### TEXTE
En , Yvette Charpentier participe activement aux côtés de Rose Pesotta et de Léa Roback[7] à la « grève de la guenille », aussi appelée « la grève des ouvrières de la robe ». Plus de 5 000 ouvrières de l'industrie du vêtement y participent[8]. Cette grève générale organisée par l’UIOVD dure trois semaines et devient la plus grande grève de femmes de l’histoire de Montréal[2]. Elle permet d’importantes avancées pour les ouvrières, notamment la reconnaissance de leur syndicat, de meilleures conditions de travail et une augmentation de salaire. La semaine de 44 heures est entre autres implantée[4]. Cette grève fait prendre conscience à Yvette Charpentier du pouvoir de l’union[9].
En 1945, Yvette Charpentier est élue à l’exécutif de l’UIOVD, où elle devient ensuite responsable du Service de l’éducation[10]. L’une de ses plus grandes victoires syndicales est l’obtention en 1945 de deux semaines de vacances payées[2].

### DONNÉES FOURNIES

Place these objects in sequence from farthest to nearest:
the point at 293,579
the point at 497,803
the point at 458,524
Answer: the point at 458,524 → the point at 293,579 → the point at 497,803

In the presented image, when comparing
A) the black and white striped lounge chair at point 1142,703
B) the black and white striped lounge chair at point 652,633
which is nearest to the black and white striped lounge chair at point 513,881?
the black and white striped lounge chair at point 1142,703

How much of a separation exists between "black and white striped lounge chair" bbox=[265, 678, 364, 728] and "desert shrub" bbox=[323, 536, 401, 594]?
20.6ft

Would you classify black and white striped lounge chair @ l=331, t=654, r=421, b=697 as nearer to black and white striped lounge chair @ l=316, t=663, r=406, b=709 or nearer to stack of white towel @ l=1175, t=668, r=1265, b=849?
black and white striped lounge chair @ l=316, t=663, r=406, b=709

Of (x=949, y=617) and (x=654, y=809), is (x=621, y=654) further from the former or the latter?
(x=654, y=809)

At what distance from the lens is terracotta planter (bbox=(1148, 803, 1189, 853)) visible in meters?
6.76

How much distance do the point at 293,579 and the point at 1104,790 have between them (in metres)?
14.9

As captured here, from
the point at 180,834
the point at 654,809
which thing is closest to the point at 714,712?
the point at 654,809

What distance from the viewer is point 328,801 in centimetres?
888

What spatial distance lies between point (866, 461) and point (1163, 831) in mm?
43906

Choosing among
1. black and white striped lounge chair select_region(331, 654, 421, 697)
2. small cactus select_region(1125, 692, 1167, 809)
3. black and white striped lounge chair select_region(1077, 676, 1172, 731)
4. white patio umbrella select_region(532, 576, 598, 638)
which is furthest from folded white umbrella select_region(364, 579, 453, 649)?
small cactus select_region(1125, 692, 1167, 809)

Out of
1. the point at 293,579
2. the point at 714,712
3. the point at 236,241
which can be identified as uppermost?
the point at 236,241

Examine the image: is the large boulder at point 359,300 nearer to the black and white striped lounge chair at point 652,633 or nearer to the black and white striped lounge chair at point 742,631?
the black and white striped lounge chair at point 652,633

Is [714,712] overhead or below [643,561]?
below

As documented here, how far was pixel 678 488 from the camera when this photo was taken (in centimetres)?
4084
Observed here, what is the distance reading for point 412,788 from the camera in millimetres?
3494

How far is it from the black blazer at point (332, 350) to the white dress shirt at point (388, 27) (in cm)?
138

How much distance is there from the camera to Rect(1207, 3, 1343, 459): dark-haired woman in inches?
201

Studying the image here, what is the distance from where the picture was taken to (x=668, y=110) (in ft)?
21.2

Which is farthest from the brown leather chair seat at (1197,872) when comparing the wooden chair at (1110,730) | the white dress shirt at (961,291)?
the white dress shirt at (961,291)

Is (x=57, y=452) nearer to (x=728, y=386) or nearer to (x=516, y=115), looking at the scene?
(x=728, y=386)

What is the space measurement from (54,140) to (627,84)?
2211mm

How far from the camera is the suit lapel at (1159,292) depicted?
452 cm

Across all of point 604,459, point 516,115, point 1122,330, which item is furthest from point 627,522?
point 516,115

### CONSIGNE 1
Renvoyez, sans aucune modification, le passage du texte sur Yvette Charpentier qui commence aux mots « En , Yvette » et s'arrête après « pouvoir de l’union[9]. ».
### CONSIGNE 2
Résumez le texte sur Yvette Charpentier en deux phrases.

### RÉPONSE 1
En , Yvette Charpentier participe activement aux côtés de Rose Pesotta et de Léa Roback[7] à la « grève de la guenille », aussi appelée « la grève des ouvrières de la robe ». Plus de 5 000 ouvrières de l'industrie du vêtement y participent[8]. Cette grève générale organisée par l’UIOVD dure trois semaines et devient la plus grande grève de femmes de l’histoire de Montréal[2]. Elle permet d’importantes avancées pour les ouvrières, notamment la reconnaissance de leur syndicat, de meilleures conditions de travail et une augmentation de salaire. La semaine de 44 heures est entre autres implantée[4]. Cette grève fait prendre conscience à Yvette Charpentier du pouvoir de l’union[9].

### RÉPONSE 2
Yvette Charpentier participe activement à la « grève de la guenille », une grève générale de trois semaines organisée par l'UIOVD, qui rassemble plus de 5 000 ouvrières de l'industrie du vêtement et leur permet d'obtenir notamment la reconnaissance de leur syndicat, de meilleures conditions de travail et une augmentation de salaire. En 1945, elle est élue à l'exécutif de l'UIOVD, où elle devient ensuite responsable du Service de l'éducation, et l'une de ses plus grandes victoires syndicales est l'obtention, la même année, de deux semaines de vacances payées.